Alaska halts proposal allowing people with physical disabilities to hunt moose at Kincaid Park event

ANCHORAGE, Alaska — A proposal to allow for a moose hunt in Anchorage’s Kincaid Park will not move forward after a state legal analysis found the hunt would violate Alaska’s constitution.

In March, the Alaska Board of Game unanimously approved a proposal brought by a Palmer man to allow a limited number of people with physical disabilities to hunt for antlerless moose at Kincaid, a busy 1,400-acre park just south of Ted Stevens Anchorage International Airport. The hunt would have been during a roughly two-week period in October.

But the Board of Game “lacks specific statutory authority” to allow a hunt for a specific group of people, in this case people with physical disabilities, the Alaska Department of Law said in a June 23 letter.

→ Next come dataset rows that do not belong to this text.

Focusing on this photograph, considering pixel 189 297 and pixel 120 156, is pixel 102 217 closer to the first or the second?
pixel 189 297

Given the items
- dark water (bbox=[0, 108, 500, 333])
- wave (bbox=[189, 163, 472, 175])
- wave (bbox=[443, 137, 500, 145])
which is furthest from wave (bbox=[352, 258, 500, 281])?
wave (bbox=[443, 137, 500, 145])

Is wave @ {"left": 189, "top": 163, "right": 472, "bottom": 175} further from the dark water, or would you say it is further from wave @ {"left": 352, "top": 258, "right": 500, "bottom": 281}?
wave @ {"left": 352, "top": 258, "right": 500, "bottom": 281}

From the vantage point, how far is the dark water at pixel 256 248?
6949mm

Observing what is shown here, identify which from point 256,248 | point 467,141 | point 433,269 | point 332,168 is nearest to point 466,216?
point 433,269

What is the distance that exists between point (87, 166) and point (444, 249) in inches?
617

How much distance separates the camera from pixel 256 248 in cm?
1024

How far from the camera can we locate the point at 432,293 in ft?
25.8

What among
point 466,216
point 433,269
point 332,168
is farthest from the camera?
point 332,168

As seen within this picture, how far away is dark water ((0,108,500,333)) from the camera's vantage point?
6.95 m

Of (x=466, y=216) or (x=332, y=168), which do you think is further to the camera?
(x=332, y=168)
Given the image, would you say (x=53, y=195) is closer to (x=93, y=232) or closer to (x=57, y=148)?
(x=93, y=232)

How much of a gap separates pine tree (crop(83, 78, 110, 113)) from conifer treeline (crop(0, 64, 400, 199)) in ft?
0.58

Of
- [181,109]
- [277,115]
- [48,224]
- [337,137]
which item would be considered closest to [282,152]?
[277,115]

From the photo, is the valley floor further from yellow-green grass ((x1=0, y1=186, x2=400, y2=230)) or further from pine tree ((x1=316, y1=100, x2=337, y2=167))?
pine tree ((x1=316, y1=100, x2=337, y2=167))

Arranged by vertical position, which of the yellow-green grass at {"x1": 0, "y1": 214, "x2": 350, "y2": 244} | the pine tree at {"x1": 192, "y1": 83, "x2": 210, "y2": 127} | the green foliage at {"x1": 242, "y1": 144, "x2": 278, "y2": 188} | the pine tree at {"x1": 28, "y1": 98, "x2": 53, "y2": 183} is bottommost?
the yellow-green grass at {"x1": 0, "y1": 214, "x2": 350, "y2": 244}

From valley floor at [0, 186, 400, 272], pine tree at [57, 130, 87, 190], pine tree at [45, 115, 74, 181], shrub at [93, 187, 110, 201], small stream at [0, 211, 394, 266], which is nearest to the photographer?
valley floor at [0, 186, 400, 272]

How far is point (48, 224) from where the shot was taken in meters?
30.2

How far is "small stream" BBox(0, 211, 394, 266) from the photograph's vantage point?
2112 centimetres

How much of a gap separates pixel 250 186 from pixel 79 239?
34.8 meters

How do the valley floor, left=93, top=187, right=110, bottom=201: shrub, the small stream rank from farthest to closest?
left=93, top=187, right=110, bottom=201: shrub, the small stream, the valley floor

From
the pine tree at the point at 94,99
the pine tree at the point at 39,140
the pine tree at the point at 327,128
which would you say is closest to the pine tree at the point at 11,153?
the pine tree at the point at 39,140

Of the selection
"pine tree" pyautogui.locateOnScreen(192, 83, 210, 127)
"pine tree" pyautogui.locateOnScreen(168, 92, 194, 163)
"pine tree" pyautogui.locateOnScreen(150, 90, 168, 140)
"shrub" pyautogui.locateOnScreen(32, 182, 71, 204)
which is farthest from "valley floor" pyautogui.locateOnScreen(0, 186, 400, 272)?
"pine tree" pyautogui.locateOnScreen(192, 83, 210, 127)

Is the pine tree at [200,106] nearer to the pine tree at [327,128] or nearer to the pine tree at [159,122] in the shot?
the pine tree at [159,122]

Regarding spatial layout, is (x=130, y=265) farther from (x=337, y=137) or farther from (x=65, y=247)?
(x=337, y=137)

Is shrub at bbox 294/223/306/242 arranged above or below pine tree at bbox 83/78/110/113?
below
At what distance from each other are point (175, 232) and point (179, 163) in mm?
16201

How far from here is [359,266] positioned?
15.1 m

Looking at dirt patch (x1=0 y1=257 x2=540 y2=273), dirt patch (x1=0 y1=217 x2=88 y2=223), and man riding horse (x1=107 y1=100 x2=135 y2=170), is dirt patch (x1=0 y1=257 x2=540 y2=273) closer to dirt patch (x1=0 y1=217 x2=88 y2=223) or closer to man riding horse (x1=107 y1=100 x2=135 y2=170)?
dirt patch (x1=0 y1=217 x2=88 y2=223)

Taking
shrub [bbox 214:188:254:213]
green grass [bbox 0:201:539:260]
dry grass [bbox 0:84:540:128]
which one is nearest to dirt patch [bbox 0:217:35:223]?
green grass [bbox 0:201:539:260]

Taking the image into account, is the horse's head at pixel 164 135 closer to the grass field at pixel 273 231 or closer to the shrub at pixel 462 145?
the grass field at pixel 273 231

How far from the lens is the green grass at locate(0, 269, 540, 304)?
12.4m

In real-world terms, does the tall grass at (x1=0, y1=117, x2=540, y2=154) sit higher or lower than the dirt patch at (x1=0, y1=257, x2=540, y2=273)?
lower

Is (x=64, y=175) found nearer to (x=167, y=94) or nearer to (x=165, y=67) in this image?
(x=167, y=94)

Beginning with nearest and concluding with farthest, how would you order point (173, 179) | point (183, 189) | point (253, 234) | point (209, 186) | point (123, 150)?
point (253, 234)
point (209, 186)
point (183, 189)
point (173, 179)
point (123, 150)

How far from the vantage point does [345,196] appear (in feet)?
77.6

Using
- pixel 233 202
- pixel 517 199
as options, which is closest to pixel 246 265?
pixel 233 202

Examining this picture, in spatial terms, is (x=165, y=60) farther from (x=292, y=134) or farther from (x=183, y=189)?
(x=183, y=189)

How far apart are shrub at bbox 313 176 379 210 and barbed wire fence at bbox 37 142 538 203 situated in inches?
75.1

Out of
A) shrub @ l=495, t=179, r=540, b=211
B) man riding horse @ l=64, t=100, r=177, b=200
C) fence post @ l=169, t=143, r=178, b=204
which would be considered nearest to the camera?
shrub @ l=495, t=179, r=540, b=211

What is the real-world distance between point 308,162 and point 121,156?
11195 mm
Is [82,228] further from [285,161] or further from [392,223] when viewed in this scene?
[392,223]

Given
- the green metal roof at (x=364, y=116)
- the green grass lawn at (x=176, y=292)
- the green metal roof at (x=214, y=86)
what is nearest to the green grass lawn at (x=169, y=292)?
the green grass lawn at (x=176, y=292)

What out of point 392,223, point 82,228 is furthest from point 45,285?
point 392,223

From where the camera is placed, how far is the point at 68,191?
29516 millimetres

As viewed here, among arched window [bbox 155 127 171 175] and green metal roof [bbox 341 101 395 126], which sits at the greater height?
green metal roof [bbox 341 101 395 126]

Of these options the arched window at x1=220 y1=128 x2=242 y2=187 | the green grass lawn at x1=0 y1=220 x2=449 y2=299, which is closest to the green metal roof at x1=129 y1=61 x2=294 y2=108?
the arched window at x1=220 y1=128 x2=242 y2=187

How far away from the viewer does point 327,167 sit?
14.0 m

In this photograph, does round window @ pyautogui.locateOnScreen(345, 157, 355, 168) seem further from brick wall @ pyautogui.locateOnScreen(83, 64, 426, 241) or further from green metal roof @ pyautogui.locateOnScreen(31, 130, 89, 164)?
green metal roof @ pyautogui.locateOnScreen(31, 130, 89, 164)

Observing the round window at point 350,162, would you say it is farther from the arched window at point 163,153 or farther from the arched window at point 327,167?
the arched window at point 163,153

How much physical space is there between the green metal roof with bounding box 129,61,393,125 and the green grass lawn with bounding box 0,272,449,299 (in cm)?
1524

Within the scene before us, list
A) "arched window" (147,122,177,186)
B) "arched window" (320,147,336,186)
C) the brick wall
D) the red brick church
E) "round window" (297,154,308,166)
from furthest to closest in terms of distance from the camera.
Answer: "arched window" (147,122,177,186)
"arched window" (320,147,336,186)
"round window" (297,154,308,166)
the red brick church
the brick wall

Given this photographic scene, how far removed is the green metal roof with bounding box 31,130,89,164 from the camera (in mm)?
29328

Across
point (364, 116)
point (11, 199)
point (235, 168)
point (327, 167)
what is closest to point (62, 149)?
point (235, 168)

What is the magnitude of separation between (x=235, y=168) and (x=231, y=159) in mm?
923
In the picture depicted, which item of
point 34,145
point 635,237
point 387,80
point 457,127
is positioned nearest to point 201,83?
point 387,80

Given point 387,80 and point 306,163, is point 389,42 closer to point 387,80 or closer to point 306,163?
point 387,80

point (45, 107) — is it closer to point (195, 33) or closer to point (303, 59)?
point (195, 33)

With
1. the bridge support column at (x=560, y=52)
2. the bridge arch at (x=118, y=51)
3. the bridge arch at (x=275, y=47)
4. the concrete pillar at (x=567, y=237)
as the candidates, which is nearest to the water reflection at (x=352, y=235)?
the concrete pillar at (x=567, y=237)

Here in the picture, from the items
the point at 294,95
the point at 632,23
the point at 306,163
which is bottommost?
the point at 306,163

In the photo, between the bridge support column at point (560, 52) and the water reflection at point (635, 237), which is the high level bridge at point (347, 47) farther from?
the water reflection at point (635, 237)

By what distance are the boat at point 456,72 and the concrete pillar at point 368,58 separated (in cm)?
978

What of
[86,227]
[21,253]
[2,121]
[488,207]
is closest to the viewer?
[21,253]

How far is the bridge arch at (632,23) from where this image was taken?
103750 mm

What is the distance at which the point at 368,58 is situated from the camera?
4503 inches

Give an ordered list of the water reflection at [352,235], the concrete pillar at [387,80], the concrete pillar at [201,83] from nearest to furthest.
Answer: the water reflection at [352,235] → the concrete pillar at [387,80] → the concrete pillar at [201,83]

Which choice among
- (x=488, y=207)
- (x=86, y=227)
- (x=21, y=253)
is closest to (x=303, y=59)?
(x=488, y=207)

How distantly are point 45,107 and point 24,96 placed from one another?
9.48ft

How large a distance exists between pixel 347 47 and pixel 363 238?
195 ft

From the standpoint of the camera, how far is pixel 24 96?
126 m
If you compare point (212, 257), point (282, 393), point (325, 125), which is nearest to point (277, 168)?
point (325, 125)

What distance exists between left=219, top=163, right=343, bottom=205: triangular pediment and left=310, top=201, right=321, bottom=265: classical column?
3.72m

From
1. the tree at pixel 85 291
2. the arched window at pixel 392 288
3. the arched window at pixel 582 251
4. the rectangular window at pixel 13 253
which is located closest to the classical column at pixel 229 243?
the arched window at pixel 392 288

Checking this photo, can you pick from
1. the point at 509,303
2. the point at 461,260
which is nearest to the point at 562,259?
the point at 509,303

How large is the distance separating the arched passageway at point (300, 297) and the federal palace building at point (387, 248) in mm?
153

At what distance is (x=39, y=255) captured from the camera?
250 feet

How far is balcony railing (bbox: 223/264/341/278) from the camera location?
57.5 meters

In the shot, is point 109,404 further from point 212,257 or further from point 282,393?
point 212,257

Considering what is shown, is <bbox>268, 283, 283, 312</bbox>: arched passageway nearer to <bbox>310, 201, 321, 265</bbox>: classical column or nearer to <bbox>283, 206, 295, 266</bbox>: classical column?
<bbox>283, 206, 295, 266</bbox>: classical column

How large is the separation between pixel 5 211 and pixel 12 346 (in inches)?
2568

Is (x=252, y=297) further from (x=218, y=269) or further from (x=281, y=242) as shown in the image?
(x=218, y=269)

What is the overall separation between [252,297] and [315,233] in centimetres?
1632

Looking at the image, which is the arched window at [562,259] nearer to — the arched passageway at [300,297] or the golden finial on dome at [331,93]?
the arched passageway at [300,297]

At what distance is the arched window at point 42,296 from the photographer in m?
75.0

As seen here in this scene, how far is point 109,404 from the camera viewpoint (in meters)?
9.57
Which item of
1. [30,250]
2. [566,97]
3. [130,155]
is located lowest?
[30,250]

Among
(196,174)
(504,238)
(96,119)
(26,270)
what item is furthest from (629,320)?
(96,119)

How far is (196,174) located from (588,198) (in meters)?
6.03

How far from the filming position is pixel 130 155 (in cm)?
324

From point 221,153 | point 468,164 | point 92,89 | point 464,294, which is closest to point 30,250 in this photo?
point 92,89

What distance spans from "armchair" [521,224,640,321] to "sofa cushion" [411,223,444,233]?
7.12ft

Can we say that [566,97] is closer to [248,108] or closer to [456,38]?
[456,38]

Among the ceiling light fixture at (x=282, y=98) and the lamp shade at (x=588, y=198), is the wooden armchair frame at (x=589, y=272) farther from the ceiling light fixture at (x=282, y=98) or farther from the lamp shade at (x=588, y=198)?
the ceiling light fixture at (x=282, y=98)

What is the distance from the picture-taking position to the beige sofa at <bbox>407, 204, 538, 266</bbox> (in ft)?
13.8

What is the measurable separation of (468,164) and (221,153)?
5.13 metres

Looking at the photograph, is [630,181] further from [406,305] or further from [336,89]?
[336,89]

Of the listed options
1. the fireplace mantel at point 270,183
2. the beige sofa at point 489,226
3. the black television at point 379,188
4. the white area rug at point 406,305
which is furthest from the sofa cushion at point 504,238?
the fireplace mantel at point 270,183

“Our conclusion is that the establishment of a hunt limited to persons with physical disabilities is unconstitutional because it violates the equal access clauses of Article VIII of the Alaska Constitution,” the Department of Law opinion said.

Ira Edwards, the Palmer man who proposed the Kincaid hunt, called the Department of Law decision “disappointing and incorrect” in an e-mail Tuesday. He pointed to youth-only hunts as an example of a situation where the state allows hunting for a specific group.

Edwards also said he has an “antagonistic” relationship with the Department of Law because of a long-running workers’ compensation claim related to the on-the-job accident in which he was injured by a falling tree, leading to lifelong paralysis.

“I find it hard to believe that this recent (Department of Law) letter is not related when there is already a long-standing precedent in statute and regulation for hunts that grant exclusive or special privileges to take fish and wildlife,” Edwards wrote.

The Department of Law analysis doesn’t necessarily mean the proposal is dead, said Rick Green, a spokesman for the Alaska Department of Fish and Game.

“My understanding is that it’s not that there’s no path forward, but the legislature would have to pass a law before the Board of Game could have the authority,” Green said.

An Anchorage attorney, Michelle Bittner, sued the state over the proposed hunt on similar grounds, saying it would have violated the Alaska Constitution by granting “exclusive or special privileges to hunt and fish for Alaska wildlife to a specific group.”

She said in an email this week that she has dropped the suit because of the state’s decision to halt the proposed hunt.